И схоронят в сырую могилу,
Как пройдешь ты свой жизненный путь, —
Бесполезно угасшую силу
И ничем не согретую грудь.
Некрасов1
I
Знакомы ли вы, читатель, с теми отдаленными, укромными уголками столицы, вроде конца Песков, Коломны, набережной Обводного канала и проч., куда всесильный прогресс пока еще не мчится на всех парусах, а тащится себе потихоньку, постепенно, шаг за шагом, отвоевывая в свою власть и безлюдные, темные улицы, и кривые переулки? Смею думать, что нет. И если вам случится по делу, и притом вечером, отправляться в такие места, вы уже заранее, мысленно, населяете их всевозможными ужасами брянских лесов, созданными вашим напуганным воображением, а нанимая извозчика, наверно, пустите предварительно в ход все свои физиономические познания, с целью постичь, не смотрит ли этот простоватый парень, у которого, по народному выражению, «рождество шире масленицы»2, именно тем злодеем, которому надлежит подвести вас под нож или петлю.
Вот вы уселись в сани, внутренне призывая на себя милость божию, возница запахнул полость, взялся за вожжи и причмокнул. Кончено! Вы во власти судьбы. Лошадь трусит. Молчаливый парень сидит на облучке, и видно только, как подергивает локтями. Сквозь сизый туман зимних сумерек мелькают глухие переулки с масляными, далеко отстоящими друг от друга фонарями, какие-то псы яростно лают во мраке, тянутся бесконечные заборы с беспомощно приткнувшейся где-нибудь в углу фигуркой человека, и рисуются кое-где темные силуэты покривившихся деревянных домишек…

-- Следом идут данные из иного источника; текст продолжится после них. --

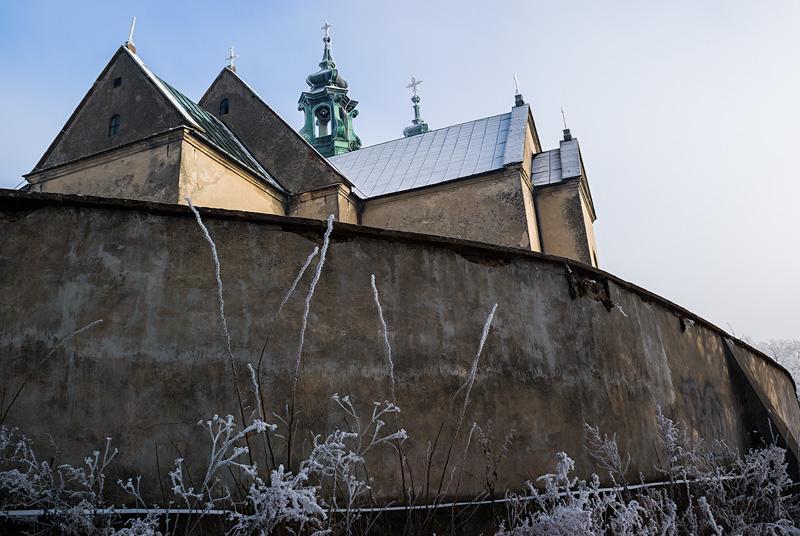 Oszroniony klasztor, kościelny mur.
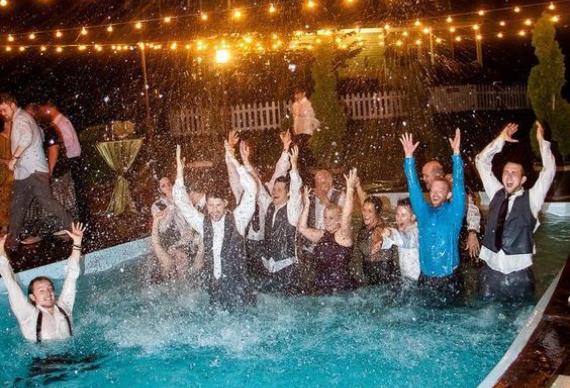 бассейн на свадебной вечеринке
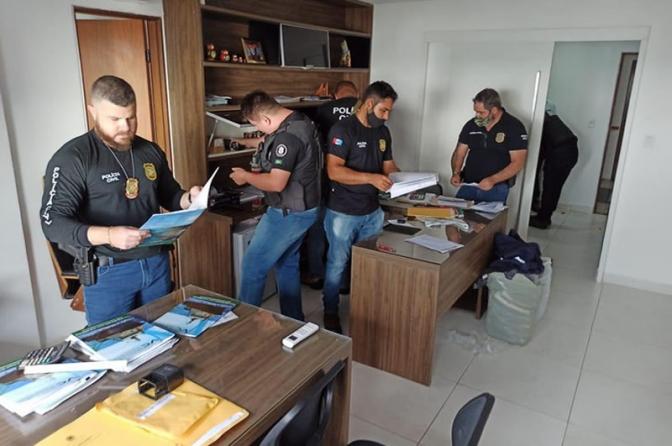 Policiais Civis realizam operação contra grupo ligado a acusados na Lava Jato que movimentaram R$ 800 milhões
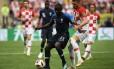 Camisa 13 da França, o baixinho Kanté protege a bola, marcado pelo croata Rebic, na final da Copa do Mundo Foto: JEWEL SAMAD / AFP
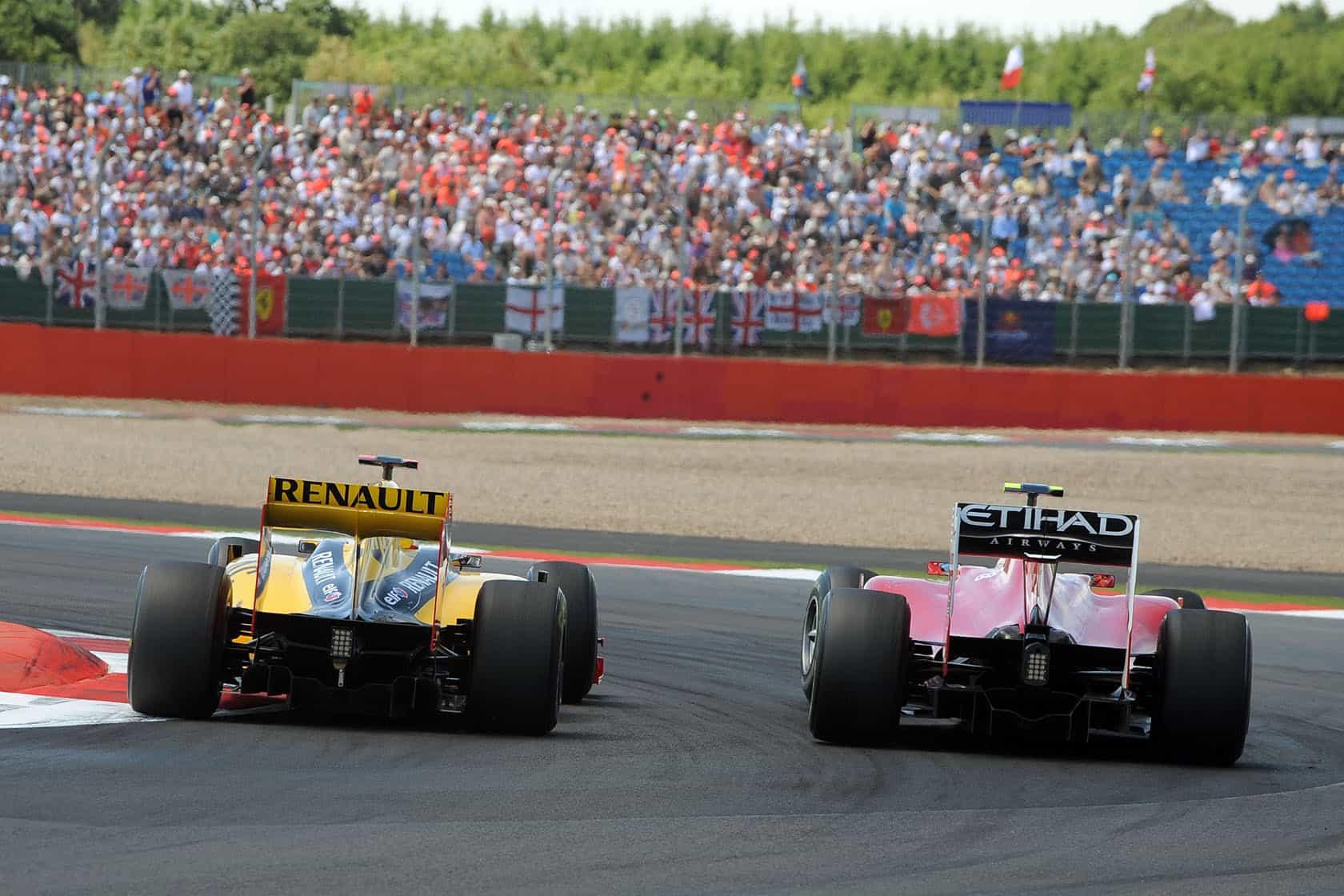 Alonso Kubica Silverstone British GP F1 2010 duel 2 Photo G-Force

Какой контраст с тем, что вы только что видели! Широкие улицы ярко горели бесконечной двойной лентой газа, в бешеной езде по ним мчались кареты и сани, резкий звонок битком набитого вагона конножелезки неожиданно смешивался с мелодическим переливом бубенчиков нарядной, ухарской тройки, группы людей толклись на тротуарах, обгоняя друг друга, заглядывая под шляпки хорошеньких женщин, заходя в роскошно освещенные магазины и рестораны и толкаясь на ступеньках Пассажа, над гостеприимно открытыми дверями которого два огромных шара электрических фонарей бросали на мостовую широкие белые полосы света…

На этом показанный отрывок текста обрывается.